Friday, March 19, 2010

Winter in Yosemite workshoppers find some new challenges and many beautiful surprises

The 400-plus miles of interstate highway between Steve Kossack's home in Cottonwood, Arizona, and California's Yosemite National Park is always paved with high expectations and lasting memories. "Yosemite is for me a walk among the giants, figuratively and literally, and the Yosemite Valley is especially magical. I'm never short on inspiration when I'm there in what some of us call 'the best seven square miles on the planet.' Any season is the right season to be photographing in Yosemite, but it always presents some special challenges. We encountered several interesting ones during our workshop in February.

"This sunset view of the Yosemite Valley was a challenging exposure to say the least! I took a guess at seven to nine stops of light difference between the bright overhead sky and the shaded trees in the foreground. I was primarily concerned about properly exposing the lovely light on the 3,000-foot granite face of El Capitan seen on the left.

"Although I worked this scene continuously for over 45 minutes, in the end I only had 3 images that had the light evenly balanced across the entire frame as needed. Most of the the exposure challenges were addressed by combining four Singh-Ray filters. First a 4-stop hard-step Graduated ND helped subdue the very bright sky exposure, but I still needed to further subdue the light on the valley areas beyond the ridges. Next was the addition of a 3-stop Reverse ND Grad to further reduce the exposure of the highlighted El Capitian on the left of the frame.

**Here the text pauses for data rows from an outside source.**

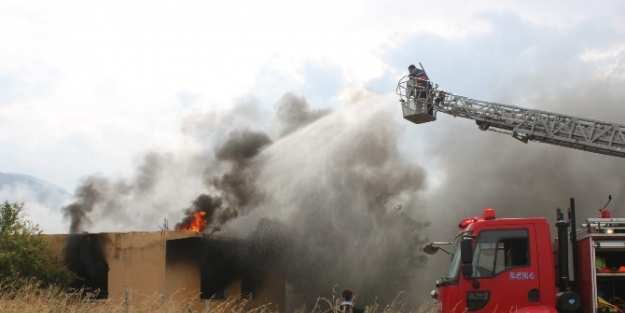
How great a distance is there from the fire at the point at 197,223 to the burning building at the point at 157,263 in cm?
245

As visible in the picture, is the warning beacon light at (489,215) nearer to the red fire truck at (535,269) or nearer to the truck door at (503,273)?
the red fire truck at (535,269)

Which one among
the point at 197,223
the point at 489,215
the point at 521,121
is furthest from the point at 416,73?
the point at 197,223

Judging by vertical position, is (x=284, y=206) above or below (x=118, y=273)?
above

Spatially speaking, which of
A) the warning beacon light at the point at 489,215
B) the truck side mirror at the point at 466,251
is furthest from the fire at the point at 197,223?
the truck side mirror at the point at 466,251

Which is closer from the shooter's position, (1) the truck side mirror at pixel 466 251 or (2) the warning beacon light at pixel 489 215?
(1) the truck side mirror at pixel 466 251

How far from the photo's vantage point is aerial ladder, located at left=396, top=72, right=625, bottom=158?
17234 mm

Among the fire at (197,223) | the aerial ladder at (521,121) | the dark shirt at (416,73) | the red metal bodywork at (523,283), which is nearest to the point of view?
the red metal bodywork at (523,283)

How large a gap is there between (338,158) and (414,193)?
519 cm

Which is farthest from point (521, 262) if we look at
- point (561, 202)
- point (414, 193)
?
point (414, 193)

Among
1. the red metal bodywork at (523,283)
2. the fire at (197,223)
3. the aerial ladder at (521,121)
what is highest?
the aerial ladder at (521,121)

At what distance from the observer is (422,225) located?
105 ft

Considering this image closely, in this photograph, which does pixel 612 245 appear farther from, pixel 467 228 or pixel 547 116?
pixel 547 116

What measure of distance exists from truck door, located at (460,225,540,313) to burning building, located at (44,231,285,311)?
1175 centimetres

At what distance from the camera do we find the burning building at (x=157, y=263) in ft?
74.2
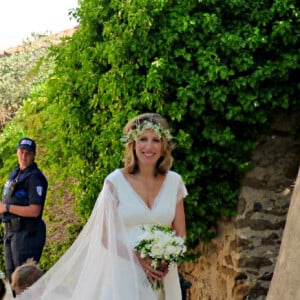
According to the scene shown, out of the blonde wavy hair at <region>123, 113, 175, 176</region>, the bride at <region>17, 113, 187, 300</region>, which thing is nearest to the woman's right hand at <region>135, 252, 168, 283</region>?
the bride at <region>17, 113, 187, 300</region>

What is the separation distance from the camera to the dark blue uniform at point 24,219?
21.1ft

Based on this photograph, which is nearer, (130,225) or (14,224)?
(130,225)

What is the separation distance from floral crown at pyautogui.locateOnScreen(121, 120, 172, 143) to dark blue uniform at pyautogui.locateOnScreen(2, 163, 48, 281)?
75.5 inches

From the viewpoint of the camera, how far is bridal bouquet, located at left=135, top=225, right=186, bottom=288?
440cm

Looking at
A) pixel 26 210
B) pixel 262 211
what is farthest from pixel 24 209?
pixel 262 211

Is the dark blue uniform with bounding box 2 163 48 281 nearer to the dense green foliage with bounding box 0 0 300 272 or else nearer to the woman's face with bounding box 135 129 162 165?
the dense green foliage with bounding box 0 0 300 272

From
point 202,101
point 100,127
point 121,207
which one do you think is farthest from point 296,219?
point 100,127

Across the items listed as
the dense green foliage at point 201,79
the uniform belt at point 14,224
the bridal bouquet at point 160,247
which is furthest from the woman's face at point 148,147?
the uniform belt at point 14,224

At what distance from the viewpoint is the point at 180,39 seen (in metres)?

This unique filter is designed with its heaviest gradient density close to the filter's center, which was just what was needed here. Because I wanted to reveal even more detail in the foreground shadows, I added a 2-stop soft-step ND Grad which increased the exposure by 2 more f-stops, giving me enough exposure to record the deep foreground of the forest floor. Finally, the overall color was helped along by the use of the LB Color Intensifier. Yes, it was a long way to go, but I think the result was well worth the additional time and effort.

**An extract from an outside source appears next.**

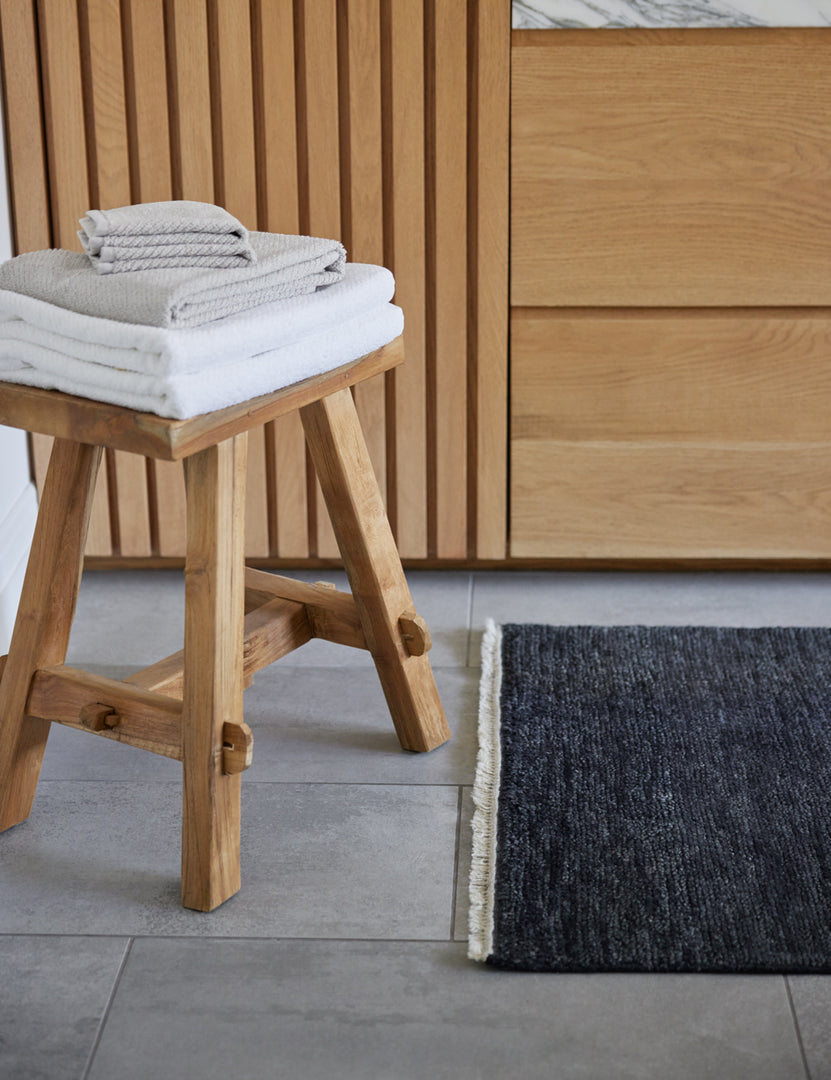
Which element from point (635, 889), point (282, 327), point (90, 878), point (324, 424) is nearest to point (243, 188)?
point (324, 424)

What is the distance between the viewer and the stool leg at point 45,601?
120 centimetres

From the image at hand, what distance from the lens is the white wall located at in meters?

"This image also deserved a lot of help -- in terms of both its composition and exposure technique. The sky was nearly as white as the snow cover on the mountain. The reflected image in the foreground was the main feature in this image and I chose to adjust my LB Warming Polarizer to cut through the reflection just enough to reveal the pine needles under the water's surface. Without any detail to speak of in the sky, the foreground had to carry the composition. Working with the subdued skylight that I refer to as 'nature's soft box,' the challenge as I saw it was to keep the reflected image of the mountains dominant and compensate for the lost detail in the sky by finding an exposure that would convey the feeling of the approaching storm. That was achieved by metering directly off the sky. In short, I needed to create a feeling that I could sense but not see. The sky and snow cover were held back with a 4-stop soft-step Graduated ND filter which gave a much brighter view of the row of trees in the middle ground. I experimented with both the Gold-N-Blue Polarizer as well as the ColorCombo with some success as well, and I have good frames taken with each. It was clear, however, that the LB Warming Polarizer produced the best results by saturating the earth tones while providing the desired effect in the reflection.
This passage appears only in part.